» Exercise inputs

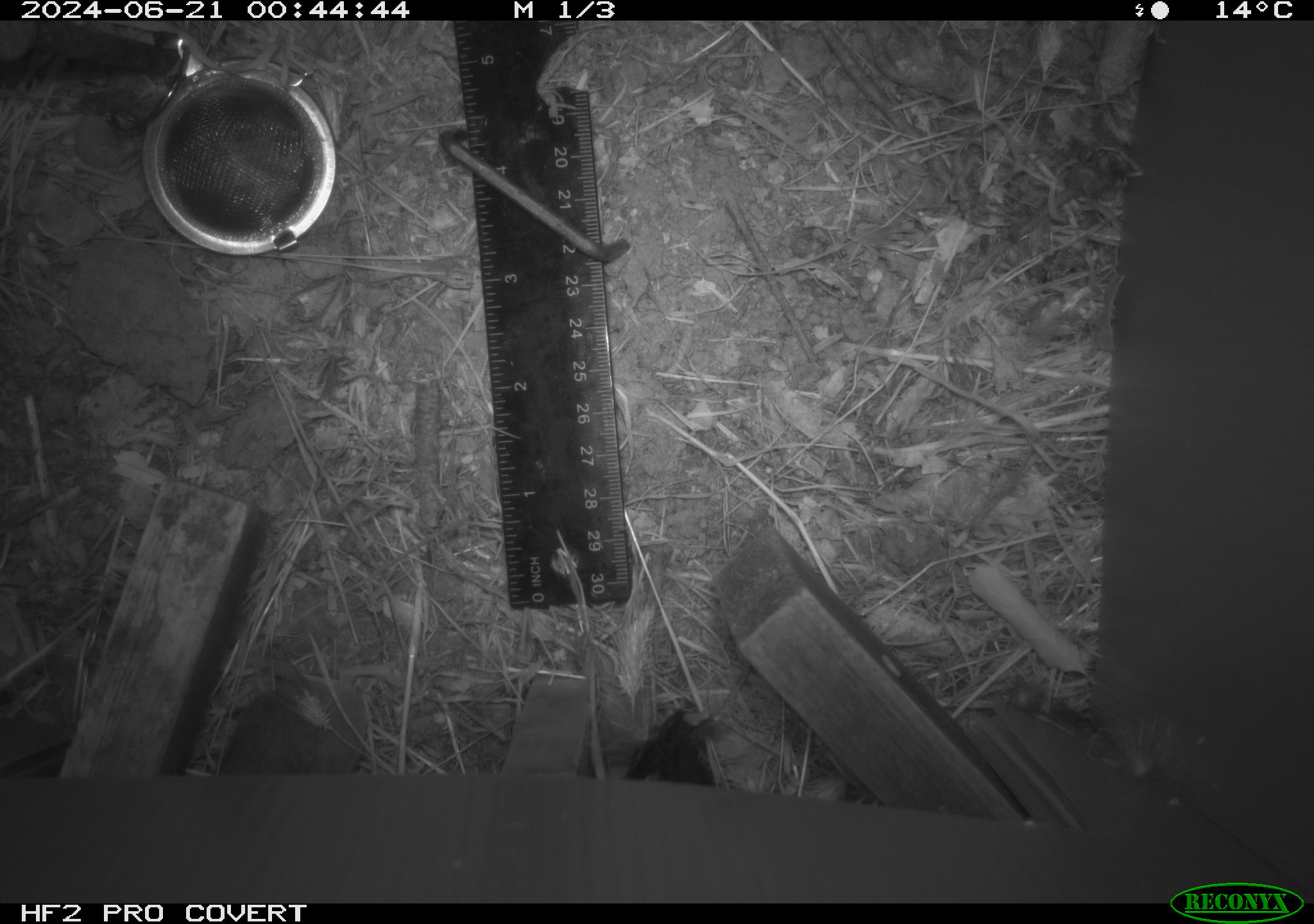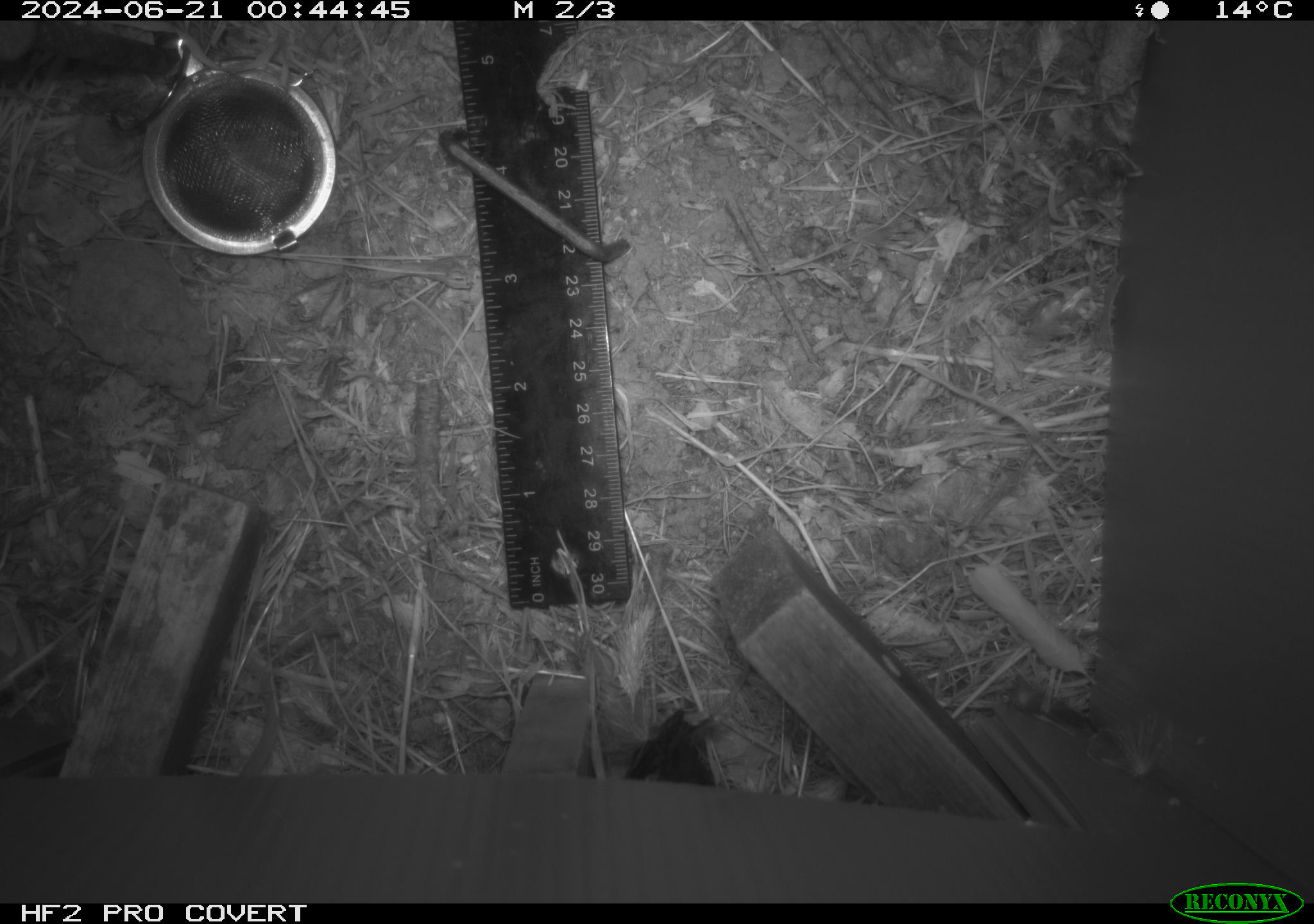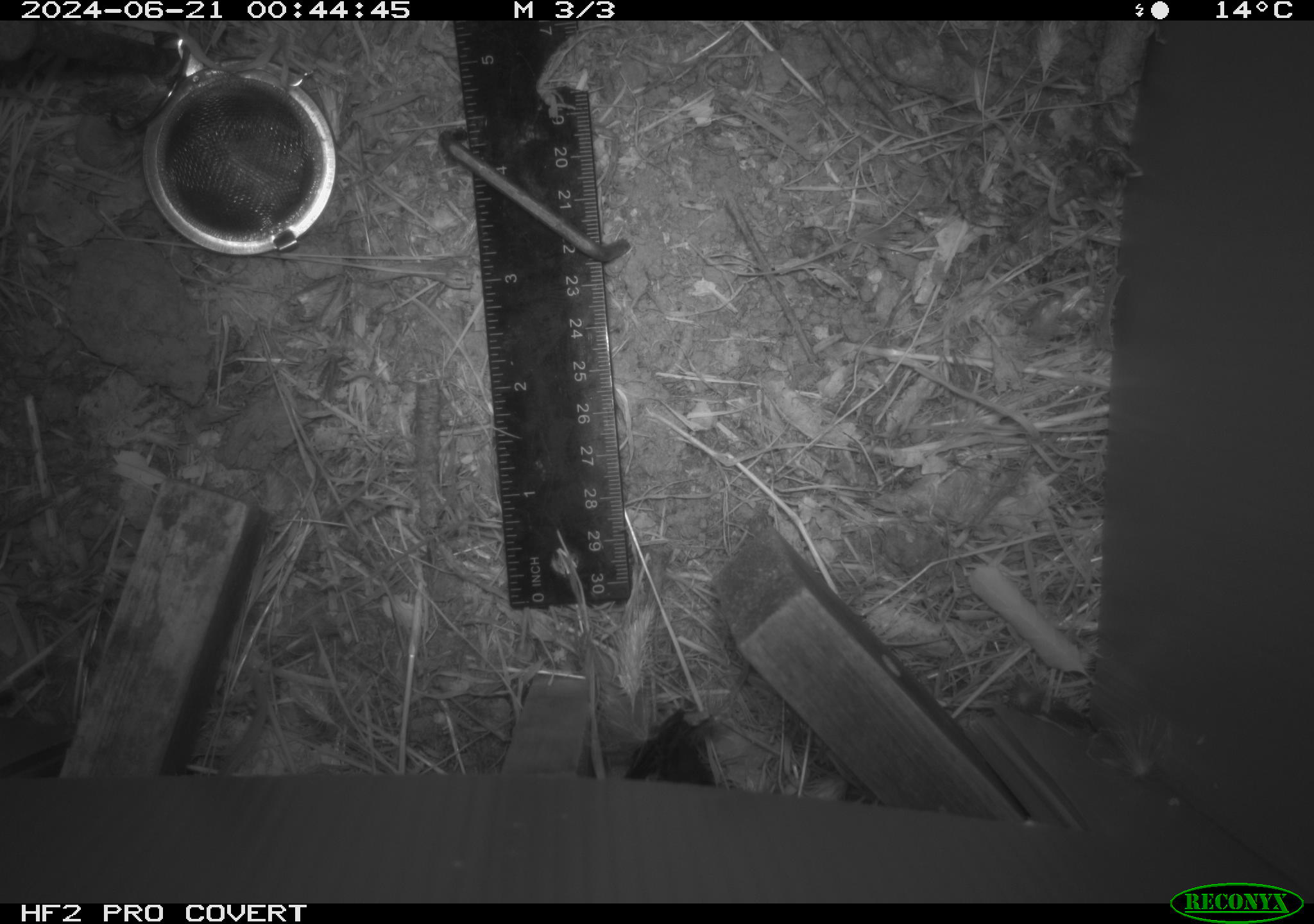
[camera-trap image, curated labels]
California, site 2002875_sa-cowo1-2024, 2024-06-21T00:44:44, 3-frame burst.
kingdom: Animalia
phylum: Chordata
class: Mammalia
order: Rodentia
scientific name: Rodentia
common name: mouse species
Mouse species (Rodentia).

--

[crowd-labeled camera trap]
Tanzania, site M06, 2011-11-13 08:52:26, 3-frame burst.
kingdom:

» Task brief
Write out every line of the preceding listing that contains "burst".

» Answer to this problem
California, site 2002875_sa-cowo1-2024, 2024-06-21T00:44:44, 3-frame burst.
Tanzania, site M06, 2011-11-13 08:52:26, 3-frame burst.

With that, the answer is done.